#Performance implications of using mixed cluster interconnects

1 messages · Page 1 of 1 (latest)

teal nacelle
#

We have 4 nodes cluster using N9K-C9336C-FX2. 2 x A300 nodes use 2 x 10G, 2 x C60 nodes uese 2 x 100G. This configurations are supported NetApp account team, and HWU as well. Because C60 is newer, we felt from cost and efficiency point of view, use used 100G. We have other clusters with mixed speed as well, and don't see issues.

The link below indicated issue could be caused by 40G and 10G:
https://kb.netapp.com/on-prem/ontap/OHW/OHW-KBs/Performance_implications_of_using_mixed_40G_and_10G_cluster_interconnects

My question is, can this mixed speed of interconnections cause performance issues?

wary jungle
#

technically, if you are super concerned, you could purchase a couple of 4-port 10/25G cards and use that. The big difference between the C60 and the A300: The A300 has HA internally on the midplane where the C60 is external and is shared on the cluster network connections. It requires Priority Flow Control (PFC) enablement on the switches (which the CN1610 did NOT support) and as long as you have a rather current RCF on your 9336 switches, you could breakout 100 ->4x25G or 40->4x10G.

With that said, unless you are actually having issues, I would not worry about it.

teal nacelle
#

Yes, we have very bad performance issue. Ocum indicates high latency on the intercluster switches.

As I said. We have mixed speeds for many years on different clusters without issues. Why this particular combination could cause issues. Fundamentally why mixed speed caused issues based on that kb?

wary jungle
#

Another option if you have slots in the a300 is to put a dual 40g card in.

#

It comes down to the overall bandwidth. If you keep data local to a node and access through that node in theory there shouldn’t be a problem. But if your data is in the c60 and you access from a lif on the a300, you will be possibly overloading the a300 network. (200g down to 20g of total possible bandwidth)

You could put a dual 40g in the a300 and downgrade the C60 to 40g using 40 twinax. Then networking would be symmetrical

#

If you have lots of NFS traffic, check the output of “NFS connected-clients show” and review the remote-reqs column.
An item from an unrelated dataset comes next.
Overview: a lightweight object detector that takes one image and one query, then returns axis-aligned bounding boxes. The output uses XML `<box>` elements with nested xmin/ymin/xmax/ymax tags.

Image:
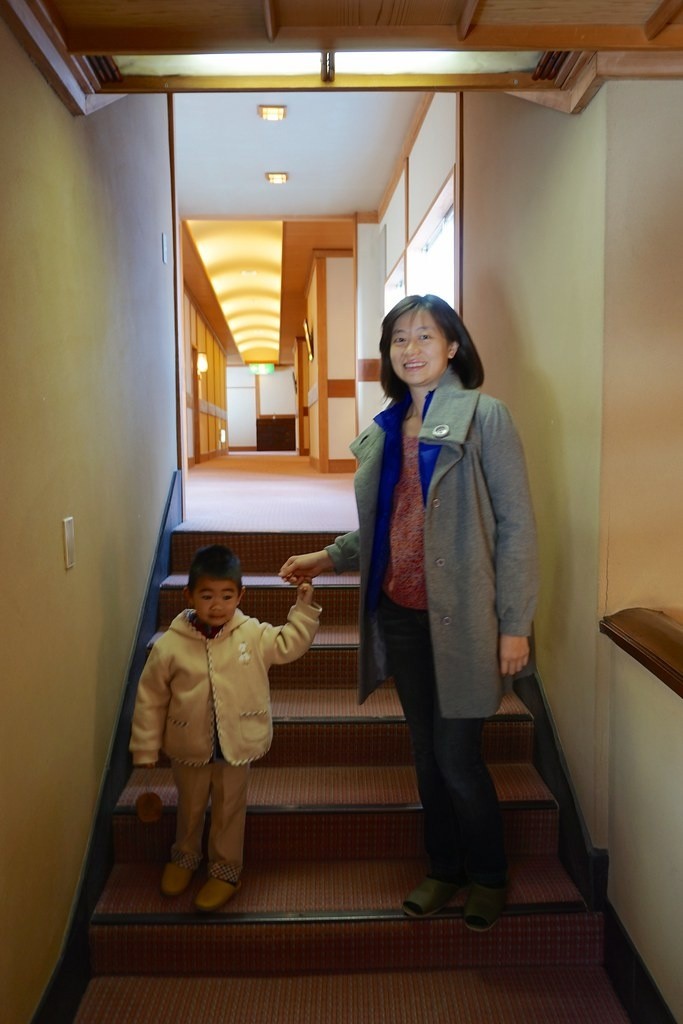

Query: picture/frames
<box><xmin>303</xmin><ymin>318</ymin><xmax>314</xmax><ymax>361</ymax></box>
That data access not local to the node/volume/aggr/lif

teal nacelle
#

Thanks for all options .

To achieve those requires time and effort. I wanted to know if this is really a problem and if there other root causes and we can check and correct ?

The data access is not local. We know.

wary jungle
#

The remote access is very likely the culprit. If you can somehow manage to get your data local that may alleviate the issue

teal nacelle
#

Why would you believe remote access/indirect access is the culprit, for so many discussions. NetApp and most of people believed it should only delay microseconds, shouldn't cause issues.

wary jungle
#

See the bandwidth above. Depending on the amount of traffic going to the switch at 100g, it will funnel into a10g pipe

#

Not always the case. But it happens

teal nacelle
#

By checking the kb above again.
It applies to older CN1610 cluster-switch setups, which is why it recommends using a Cisco 3132Q and breakout cables. That scenario doesn’t apply to our current Nexus-based cluster network.

Can you pleae verify my undersranding to KB is correct?